═══ PAGE EXTRACT ═══

And so over time, we are going to be adding more and more tests to Sonobuoy in terms of plugins and such. And we’ve seen that other folks have done something similar. So you mentioned the security scanning, folks have extended Sonobuoy to collect those extended results above and beyond the conformance test that we started with.

Rahul: Okay. That sounds nice and this is really helpful. I tried it one time but it really was helpful in identifying my conformance test on my cluster. So moving again back to Kubernetes ecosystem, now it’s been almost couple of years, people have started moving to Kubernetes or at least a year where people really shifted their production workloads to Kubernetes. So one thing being a Kubernetes user and maintaining Kubernetes cluster, we are always not sure about deploying stateful apps or database services to Kubernetes. Is there are better ways to where we have file system support from third-party services right through open AVS and also process through following claims from cloud providers and all. So still this is always a matter of debate like whether we should deploy stateful apps or database services on Kubernetes cluster. So how would you suggest for a production-grade user who is moves from a traditional server-based architecture to container ecosystem and more specifically using Kubernetes. So how he or she will be handling stateful apps?

Joe: Yeah. So the first thing that I think the advice that we give folks is, be very cognizant of where you put your state wherever possible. I think if you can isolate your state into a database, or if you can isolate it into a service that is sort of dedicated to managing state, I think you are going to have the best time with that. And I think this is generally considered sort of good practice as you are doing sort of multi-tier apps, that sort of thing. But it’s easy to lose track of that a lot of folks are on – they have a history where they are – they didn’t always sort of following that idea. And then it comes down to sort of not stateful apps but stateful services like your database or what have you. And then my next piece of advice to folks is a couple of things, is that if you don’t have to manage a database, don’t. So if you can use something like Amazon RDS or some other type of managed database service, that’s going to probably be your best experience. Managing databases, managing stateful services is hard regardless of whether you are running on Kubernetes or not.

═══

### WHAT THIS EXERCISE ASKS
1. In the interview excerpt, which managed database service does Joe name as an example?
2. Transcribe the interview excerpt from "And so over" up to and including "we started with.".
3. How would you render this sentence from the interview excerpt in Spanish: "Managing databases, managing stateful services is hard regardless of whether you are running on Kubernetes or not."

═══ DATA RECORDS ═══

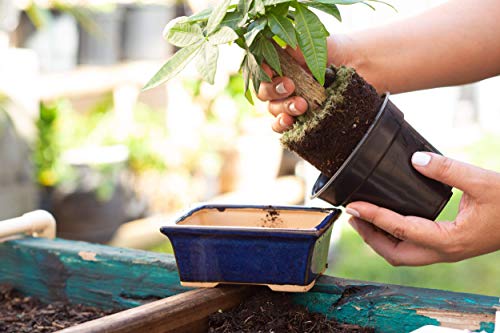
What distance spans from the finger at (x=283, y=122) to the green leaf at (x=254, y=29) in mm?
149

═══
═══ DATA RECORDS ═══

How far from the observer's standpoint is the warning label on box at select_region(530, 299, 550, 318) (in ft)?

═══

### WORKED ANSWERS
1. Amazon RDS

2.
And so over time, we are going to be adding more and more tests to Sonobuoy in terms of plugins and such. And we’ve seen that other folks have done something similar. So you mentioned the security scanning, folks have extended Sonobuoy to collect those extended results above and beyond the conformance test that we started with.

3. Administrar bases de datos, administrar servicios con estado, es difícil independientemente de si se ejecutan en Kubernetes o no.